[ back ]         MARCH 2005

Melanoma's origins swim into view

The zebrafish lab of Leonard Zon, MD, director of the Stem Cell/Develomental Biology Research Program, has again produced an important medical clue: using the tiny fish as a model, Zon and colleagues at Children's Hospital Boston and the Dana-Farber Cancer Institute have new insights into the genetic origins of the deadly skin cancer melanoma—the fastest growing cancer in terms of incidence, with rates doubling every 10 to 20 years.

Zon, a Howard Hughes Medical Institute investigator, and postdoctoral fellow Elizabeth Patton, PhD, showed that a specific mutation of a gene called BRAF is critical to the development of moles, which, when combined with a separate mutation, leads to cancer.

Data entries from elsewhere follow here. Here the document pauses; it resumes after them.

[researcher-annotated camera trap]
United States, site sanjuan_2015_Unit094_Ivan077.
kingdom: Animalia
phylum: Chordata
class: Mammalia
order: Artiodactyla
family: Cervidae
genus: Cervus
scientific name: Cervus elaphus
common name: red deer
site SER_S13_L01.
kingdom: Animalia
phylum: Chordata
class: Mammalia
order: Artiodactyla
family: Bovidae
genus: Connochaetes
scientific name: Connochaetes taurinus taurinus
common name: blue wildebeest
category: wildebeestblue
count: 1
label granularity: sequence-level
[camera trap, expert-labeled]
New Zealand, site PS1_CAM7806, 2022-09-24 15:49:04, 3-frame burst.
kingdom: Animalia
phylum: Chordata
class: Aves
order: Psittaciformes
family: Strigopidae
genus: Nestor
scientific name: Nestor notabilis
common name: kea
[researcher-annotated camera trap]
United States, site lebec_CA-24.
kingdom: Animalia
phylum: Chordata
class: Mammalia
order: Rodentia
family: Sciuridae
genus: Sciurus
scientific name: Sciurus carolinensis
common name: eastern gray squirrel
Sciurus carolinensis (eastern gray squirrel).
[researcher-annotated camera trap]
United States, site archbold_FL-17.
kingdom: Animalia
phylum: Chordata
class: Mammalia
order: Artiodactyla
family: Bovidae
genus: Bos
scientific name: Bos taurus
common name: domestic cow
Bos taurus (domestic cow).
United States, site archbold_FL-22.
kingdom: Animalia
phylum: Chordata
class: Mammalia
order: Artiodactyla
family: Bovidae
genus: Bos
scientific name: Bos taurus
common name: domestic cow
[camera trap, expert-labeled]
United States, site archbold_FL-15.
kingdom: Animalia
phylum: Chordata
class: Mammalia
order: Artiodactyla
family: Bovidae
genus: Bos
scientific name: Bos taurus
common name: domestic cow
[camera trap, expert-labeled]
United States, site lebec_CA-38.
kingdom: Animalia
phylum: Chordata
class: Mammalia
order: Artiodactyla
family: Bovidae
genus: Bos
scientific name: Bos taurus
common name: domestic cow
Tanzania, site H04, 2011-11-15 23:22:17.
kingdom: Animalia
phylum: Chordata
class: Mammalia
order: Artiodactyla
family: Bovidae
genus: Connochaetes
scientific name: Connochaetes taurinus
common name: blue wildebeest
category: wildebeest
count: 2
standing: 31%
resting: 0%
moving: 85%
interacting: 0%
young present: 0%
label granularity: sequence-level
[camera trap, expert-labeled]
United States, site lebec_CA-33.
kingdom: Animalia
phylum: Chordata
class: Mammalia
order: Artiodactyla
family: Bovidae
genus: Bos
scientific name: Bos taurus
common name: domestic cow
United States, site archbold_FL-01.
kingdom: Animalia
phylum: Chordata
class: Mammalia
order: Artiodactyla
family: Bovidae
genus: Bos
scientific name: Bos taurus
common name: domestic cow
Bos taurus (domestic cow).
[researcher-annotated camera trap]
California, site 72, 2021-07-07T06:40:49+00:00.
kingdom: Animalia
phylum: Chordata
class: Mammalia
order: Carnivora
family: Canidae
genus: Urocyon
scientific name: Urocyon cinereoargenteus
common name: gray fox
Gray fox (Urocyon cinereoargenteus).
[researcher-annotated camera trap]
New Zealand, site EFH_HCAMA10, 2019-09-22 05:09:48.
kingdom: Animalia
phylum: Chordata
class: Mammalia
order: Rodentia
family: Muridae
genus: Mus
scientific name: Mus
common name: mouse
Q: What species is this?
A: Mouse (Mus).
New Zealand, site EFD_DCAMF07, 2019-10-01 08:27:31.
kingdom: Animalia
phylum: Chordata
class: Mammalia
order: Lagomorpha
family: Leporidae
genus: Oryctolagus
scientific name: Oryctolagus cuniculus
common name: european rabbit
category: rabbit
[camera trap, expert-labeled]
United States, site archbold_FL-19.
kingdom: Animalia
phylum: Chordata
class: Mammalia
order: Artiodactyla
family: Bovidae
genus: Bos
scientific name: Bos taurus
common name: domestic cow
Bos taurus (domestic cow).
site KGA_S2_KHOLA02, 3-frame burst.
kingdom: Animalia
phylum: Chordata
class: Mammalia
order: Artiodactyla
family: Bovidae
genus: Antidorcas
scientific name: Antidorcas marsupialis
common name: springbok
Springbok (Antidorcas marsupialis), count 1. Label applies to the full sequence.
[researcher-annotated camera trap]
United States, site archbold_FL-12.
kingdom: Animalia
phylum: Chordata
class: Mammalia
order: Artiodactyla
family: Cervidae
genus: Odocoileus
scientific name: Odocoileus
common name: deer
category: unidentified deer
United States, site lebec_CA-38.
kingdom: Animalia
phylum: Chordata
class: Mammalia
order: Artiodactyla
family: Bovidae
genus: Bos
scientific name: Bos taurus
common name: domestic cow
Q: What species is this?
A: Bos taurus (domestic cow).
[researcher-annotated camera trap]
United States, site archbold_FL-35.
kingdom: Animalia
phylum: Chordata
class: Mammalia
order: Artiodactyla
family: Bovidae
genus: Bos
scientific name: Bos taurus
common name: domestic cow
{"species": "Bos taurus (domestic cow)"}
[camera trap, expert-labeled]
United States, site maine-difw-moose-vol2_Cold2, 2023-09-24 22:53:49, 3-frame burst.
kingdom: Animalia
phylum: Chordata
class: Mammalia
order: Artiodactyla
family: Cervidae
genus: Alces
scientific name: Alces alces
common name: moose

When Zon, Patton and colleagues genetically engineered zebrafish to make the mutated form of human BRAF, the fish developed black-pigmented moles on their skin, but none got melanoma. However, when the fish were also bred to be deficient in a tumor-suppressing gene called p53, the moles became invasive melanomas much like those in humans. And when cells from these tumors were injected into healthy zebrafish, they too developed melanomas. The team's findings appear in the February 8 issue of Current Biology.

"We now know that BRAF, when activated, is sufficient to make moles," says Zon. "We also know that it's insufficient to make cancer—you need other mutations to get melanoma."

Zebrafish make exceptionally good models for studying cancer: their genome is very similar to the human genome and all their genes are known. They're also easy to study: females have 300 babies a week, allowing scientists to quickly breed genetic variants and see the results. Tumors are readily visible in zebrafish, and the fish can be made to display the effects of gene mutations visually through genetic tricks that make the affected cells and tissues light up. "We can track a cancer and follow individual cells as the tumor grows and spreads," Zon says.

Zon's team is now looking at zebrafish to learn how melanomas metastasize; to study how risk factors for melanoma, like exposure to ultraviolet radiation, interact with gene mutations to cause disease; and to search for additional mutations that help transform harmless moles into malignant melanomas. "Some of these genes may lead us to excellent pharmaceutical targets for melanoma treatment," Zon says. The fish could then be used to test potential drugs that hit those targets.

Finally, Zon, who also directs Children's Stem Cell Program, will use zebrafish to learn more about cancer stem cells and their genetic attributes. Most tumor cells, when transplanted, don't give rise to a new cancer because they can't divide and multiply. But tumors often have individual cells that can reproduce themselves, just as stem cells do, and create a new cancer’Äîas seen in these melanoma experiments. "We're hoping to look at cancer as a stem cell problem," says Zon.